═══ Stored rows
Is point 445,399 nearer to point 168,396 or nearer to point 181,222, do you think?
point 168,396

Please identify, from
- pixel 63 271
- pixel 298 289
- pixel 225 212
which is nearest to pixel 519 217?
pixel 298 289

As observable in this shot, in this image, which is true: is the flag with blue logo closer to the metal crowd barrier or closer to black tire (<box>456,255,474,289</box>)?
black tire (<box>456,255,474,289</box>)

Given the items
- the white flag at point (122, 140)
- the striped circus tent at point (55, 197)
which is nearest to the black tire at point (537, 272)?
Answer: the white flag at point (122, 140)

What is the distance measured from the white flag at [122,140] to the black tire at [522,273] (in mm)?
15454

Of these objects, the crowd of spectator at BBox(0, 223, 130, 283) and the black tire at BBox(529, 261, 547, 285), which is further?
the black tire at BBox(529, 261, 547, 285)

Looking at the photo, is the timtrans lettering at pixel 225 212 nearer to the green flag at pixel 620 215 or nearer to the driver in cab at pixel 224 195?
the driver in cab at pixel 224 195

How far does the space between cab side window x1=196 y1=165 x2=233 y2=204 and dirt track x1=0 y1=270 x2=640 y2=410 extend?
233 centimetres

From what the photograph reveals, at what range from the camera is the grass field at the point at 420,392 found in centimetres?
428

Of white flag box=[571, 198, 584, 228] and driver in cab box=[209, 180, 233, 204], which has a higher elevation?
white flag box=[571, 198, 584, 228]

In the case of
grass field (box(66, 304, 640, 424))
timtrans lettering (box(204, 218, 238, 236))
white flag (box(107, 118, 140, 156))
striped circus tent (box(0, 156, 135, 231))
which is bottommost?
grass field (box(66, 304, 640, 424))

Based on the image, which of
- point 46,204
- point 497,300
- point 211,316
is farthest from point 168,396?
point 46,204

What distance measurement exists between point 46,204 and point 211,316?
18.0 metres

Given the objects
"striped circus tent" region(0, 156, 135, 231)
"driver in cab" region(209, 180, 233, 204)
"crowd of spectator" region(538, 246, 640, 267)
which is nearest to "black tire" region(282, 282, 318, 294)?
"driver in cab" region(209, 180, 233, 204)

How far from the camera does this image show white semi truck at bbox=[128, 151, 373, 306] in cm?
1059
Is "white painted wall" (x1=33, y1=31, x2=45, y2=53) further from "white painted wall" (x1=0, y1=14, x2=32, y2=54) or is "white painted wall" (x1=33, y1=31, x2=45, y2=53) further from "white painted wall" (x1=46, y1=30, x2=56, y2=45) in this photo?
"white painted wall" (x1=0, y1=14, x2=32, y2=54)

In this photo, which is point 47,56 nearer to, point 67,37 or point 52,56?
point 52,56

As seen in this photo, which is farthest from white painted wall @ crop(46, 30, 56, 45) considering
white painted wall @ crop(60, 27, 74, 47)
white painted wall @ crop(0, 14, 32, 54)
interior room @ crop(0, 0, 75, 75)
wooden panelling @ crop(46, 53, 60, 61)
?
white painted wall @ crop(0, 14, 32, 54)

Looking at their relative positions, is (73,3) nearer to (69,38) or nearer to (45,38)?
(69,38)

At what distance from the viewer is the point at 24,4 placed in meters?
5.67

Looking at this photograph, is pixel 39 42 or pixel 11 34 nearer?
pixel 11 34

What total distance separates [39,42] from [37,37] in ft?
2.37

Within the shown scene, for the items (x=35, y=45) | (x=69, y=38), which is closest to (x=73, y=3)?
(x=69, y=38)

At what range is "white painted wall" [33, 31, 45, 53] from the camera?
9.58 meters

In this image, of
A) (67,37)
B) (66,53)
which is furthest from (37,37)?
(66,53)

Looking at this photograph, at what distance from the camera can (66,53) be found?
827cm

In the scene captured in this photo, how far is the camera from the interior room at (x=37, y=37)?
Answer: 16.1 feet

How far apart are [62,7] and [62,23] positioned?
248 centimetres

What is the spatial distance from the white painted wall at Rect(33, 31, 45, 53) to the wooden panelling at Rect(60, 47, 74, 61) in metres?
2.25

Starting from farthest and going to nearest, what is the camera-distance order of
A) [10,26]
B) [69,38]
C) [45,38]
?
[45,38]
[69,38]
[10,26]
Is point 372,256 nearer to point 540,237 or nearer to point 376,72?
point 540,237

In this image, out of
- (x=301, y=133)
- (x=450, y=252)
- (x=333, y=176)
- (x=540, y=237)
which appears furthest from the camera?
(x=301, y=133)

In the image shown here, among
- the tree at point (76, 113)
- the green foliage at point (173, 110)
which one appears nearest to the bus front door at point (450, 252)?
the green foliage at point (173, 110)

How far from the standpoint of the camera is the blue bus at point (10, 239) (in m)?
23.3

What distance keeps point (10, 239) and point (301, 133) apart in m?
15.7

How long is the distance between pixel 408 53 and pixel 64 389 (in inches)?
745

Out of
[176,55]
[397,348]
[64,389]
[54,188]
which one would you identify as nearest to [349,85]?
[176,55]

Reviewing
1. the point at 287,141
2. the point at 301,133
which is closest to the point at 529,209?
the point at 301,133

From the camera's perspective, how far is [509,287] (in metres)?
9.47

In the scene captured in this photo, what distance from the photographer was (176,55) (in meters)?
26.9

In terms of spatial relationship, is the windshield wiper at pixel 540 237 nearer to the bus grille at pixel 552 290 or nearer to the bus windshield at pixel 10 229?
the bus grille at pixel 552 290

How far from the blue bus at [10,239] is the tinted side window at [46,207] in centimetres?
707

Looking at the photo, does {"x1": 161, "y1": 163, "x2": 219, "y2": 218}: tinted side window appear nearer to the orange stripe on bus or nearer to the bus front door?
══════
═══ Stored rows
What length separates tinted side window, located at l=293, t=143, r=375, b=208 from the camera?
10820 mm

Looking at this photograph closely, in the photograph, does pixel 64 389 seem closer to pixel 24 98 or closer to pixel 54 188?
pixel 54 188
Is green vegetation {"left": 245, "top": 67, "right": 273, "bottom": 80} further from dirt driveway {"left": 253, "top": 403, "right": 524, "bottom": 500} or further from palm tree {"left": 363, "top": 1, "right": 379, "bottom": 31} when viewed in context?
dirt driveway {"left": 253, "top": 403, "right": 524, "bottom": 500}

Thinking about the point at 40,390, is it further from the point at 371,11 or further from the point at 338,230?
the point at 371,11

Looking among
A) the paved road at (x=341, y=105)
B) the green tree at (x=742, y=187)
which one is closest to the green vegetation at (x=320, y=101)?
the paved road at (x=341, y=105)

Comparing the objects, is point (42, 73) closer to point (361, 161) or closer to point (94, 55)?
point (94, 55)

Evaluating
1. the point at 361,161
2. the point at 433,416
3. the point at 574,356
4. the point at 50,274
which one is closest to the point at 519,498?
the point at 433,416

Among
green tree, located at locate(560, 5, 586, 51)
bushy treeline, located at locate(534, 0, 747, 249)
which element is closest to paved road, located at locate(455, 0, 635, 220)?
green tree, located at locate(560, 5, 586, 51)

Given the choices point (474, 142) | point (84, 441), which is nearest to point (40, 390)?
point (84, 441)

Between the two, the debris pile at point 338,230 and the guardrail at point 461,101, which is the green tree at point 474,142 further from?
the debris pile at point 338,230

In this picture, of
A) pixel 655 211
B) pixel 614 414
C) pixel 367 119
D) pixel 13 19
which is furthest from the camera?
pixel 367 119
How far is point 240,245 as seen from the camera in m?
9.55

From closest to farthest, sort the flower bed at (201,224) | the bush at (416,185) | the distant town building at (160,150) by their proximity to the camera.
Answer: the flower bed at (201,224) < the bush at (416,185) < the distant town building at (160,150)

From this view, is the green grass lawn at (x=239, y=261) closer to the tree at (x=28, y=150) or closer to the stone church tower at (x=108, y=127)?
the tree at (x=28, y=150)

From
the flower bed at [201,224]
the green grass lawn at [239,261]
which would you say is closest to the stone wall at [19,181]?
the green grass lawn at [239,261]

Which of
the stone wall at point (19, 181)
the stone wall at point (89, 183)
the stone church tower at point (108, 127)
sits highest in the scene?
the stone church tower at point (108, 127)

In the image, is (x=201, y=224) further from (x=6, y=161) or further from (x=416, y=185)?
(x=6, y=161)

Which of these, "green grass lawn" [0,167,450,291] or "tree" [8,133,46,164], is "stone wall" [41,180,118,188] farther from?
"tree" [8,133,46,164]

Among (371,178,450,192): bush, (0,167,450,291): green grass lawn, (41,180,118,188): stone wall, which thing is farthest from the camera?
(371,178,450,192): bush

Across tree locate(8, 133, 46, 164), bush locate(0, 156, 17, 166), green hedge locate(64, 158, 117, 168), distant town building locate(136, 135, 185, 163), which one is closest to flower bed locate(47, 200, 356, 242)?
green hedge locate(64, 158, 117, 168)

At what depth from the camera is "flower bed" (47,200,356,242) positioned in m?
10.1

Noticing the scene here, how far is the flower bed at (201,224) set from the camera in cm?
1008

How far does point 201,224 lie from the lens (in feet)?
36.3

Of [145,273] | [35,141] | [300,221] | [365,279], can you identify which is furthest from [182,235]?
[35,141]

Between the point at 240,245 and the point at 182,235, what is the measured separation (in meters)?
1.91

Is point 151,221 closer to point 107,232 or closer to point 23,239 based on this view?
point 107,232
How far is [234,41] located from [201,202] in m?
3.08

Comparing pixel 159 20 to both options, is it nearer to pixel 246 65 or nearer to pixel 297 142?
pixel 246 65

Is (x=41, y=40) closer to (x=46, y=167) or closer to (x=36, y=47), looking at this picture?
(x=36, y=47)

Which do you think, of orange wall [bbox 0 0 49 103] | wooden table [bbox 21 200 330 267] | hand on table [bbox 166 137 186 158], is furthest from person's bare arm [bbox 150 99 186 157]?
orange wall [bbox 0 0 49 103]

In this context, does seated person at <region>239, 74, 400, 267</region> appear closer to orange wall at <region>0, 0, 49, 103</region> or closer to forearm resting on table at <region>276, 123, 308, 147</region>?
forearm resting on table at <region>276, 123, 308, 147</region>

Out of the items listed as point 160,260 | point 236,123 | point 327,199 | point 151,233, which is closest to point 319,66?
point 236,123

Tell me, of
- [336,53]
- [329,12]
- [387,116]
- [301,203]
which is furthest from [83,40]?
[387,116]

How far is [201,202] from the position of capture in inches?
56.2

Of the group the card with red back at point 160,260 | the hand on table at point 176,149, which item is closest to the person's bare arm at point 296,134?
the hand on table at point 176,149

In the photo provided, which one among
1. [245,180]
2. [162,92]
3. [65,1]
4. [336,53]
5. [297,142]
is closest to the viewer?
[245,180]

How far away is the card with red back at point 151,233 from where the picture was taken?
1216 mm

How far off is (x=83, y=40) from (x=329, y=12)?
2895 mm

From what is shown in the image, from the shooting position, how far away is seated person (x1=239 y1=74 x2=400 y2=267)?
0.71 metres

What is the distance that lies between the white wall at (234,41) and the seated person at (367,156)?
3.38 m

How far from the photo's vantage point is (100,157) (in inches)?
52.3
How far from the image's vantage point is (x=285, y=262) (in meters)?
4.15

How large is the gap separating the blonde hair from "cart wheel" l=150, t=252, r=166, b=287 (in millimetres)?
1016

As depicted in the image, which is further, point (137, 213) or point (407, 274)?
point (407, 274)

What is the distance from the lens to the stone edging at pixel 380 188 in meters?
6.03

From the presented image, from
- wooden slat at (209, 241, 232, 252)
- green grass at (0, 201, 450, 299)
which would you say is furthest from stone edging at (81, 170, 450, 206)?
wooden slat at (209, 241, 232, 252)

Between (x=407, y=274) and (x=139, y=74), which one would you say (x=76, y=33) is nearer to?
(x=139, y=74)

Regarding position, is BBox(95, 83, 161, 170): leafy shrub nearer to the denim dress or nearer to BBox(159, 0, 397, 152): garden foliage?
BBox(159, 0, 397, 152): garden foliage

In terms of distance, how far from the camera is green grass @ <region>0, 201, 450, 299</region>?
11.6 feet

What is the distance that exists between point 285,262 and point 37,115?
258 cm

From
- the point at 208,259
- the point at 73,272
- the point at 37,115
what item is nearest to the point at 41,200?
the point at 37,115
══════
● **What to produce**
Please find each line in the entries above that contains the word "spectator" and copy it out in full.

● **Written response**
Of these objects, the crowd of spectator at BBox(0, 223, 130, 283) and the black tire at BBox(529, 261, 547, 285), which is further?
"crowd of spectator" region(538, 246, 640, 267)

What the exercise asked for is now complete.